Después de una semana discutiendo como si nos fuese la vida en ello si se debe conducir por las autopistas a 120 o a 110 kilómetros por hora, convendría enfrentarse al problema –que debe ser el ahorro energético y la dependencia del petróleo- de un modo más serio y eficaz. Parece indudable que conducir a velocidad más reducida ahorra gasolina pero este menor gasto ni es especialmente significativo ni está claro que compense otros derivados de mayor lentitud en la movilidad. Por otro lado, y si se plantea por el Gobierno como un modo de enfrentarse a nuestros problemas energéticos, parece absurdo que la medida se contemple como algo temporal, además a corto plazo. Si es un espasmo de actividad, como si hubiera que hacer algo urgente por la crisis que sufre el país del que nos llega el 13% del petróleo, habrá que concluir que estamos ante un gesto no medido ni pensado, un movimiento reflejo, el empeño por dar la sensación de que se hace algo ante un problema que no se sabe bien qué gravedad, qué dimensiones, qué consecuencias exactas o qué duración en el tiempo puede tener.

Sin embargo, una vez superado el esperpento o terminada la chanza tendríamos que enfrentarnos a nuestra dependencia del petróleo y a los graves problemas energéticos que, además de su coste creciente, dificultan el crecimiento y la competitividad de nuestra economía.

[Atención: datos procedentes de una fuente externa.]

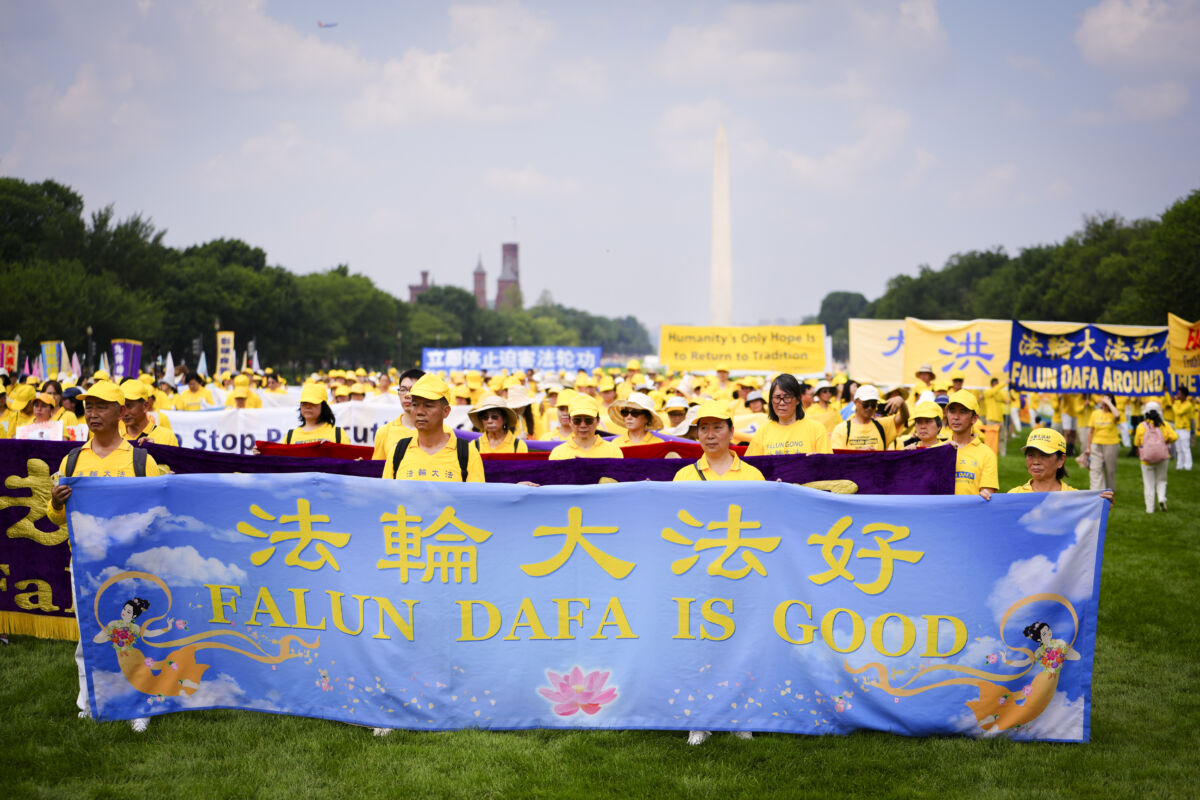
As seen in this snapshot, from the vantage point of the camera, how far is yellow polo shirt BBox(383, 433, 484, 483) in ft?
19.5

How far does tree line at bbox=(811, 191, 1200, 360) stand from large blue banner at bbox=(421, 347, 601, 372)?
24844 mm

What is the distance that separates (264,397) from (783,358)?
11469 mm

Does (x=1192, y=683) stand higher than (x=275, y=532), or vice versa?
(x=275, y=532)

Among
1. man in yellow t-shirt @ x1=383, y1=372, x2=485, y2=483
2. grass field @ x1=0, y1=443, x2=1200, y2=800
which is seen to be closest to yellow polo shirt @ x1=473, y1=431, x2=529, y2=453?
man in yellow t-shirt @ x1=383, y1=372, x2=485, y2=483

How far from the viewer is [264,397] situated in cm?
1920

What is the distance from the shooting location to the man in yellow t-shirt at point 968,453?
21.8 ft

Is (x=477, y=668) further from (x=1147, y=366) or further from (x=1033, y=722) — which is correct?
(x=1147, y=366)

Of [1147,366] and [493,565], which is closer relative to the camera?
[493,565]

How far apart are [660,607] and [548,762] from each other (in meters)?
1.01

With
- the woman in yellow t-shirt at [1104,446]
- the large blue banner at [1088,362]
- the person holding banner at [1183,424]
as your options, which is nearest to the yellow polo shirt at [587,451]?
the large blue banner at [1088,362]

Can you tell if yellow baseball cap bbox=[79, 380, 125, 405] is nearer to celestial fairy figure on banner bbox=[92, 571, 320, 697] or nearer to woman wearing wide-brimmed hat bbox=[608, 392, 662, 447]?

Es, sin duda, una cuestión que no se resuelve con la limitación de la velocidad en las autopistas ni con la reducción de un grado o dos en los aparatos de aire acondicionado. Tampoco con una conveniente educación de los hábitos de consumo, en los que no hay duda de que tenemos mucho que aprender, aunque ya la crisis haya sido una buena universidad para ello.

Se precisan reformas y pactos de mucho mayor alcance, en los que deben abordarse desde la energía nuclear a la alegría con la que hemos tomado la inversión de energías alternativas que, por el momento, implican poca eficacia y un gasto desorbitado. Reformas que, evidentemente, preciarán más explicaciones y quizá más complicaciones coyunturales que esta polémica reducción de la velocidad en las autopistas, pero que, siendo desde hace tiempo necesarias, hoy devienen también urgentes. Da la impresión de que el Gobierno, incapaz de abordar algo así en medio de la agonía política que sufre, pretende disimular con parches. Pero si el Gobierno no propone a la sociedad lo necesario alguien debe hacerlo. Sería más eficaz que la burla.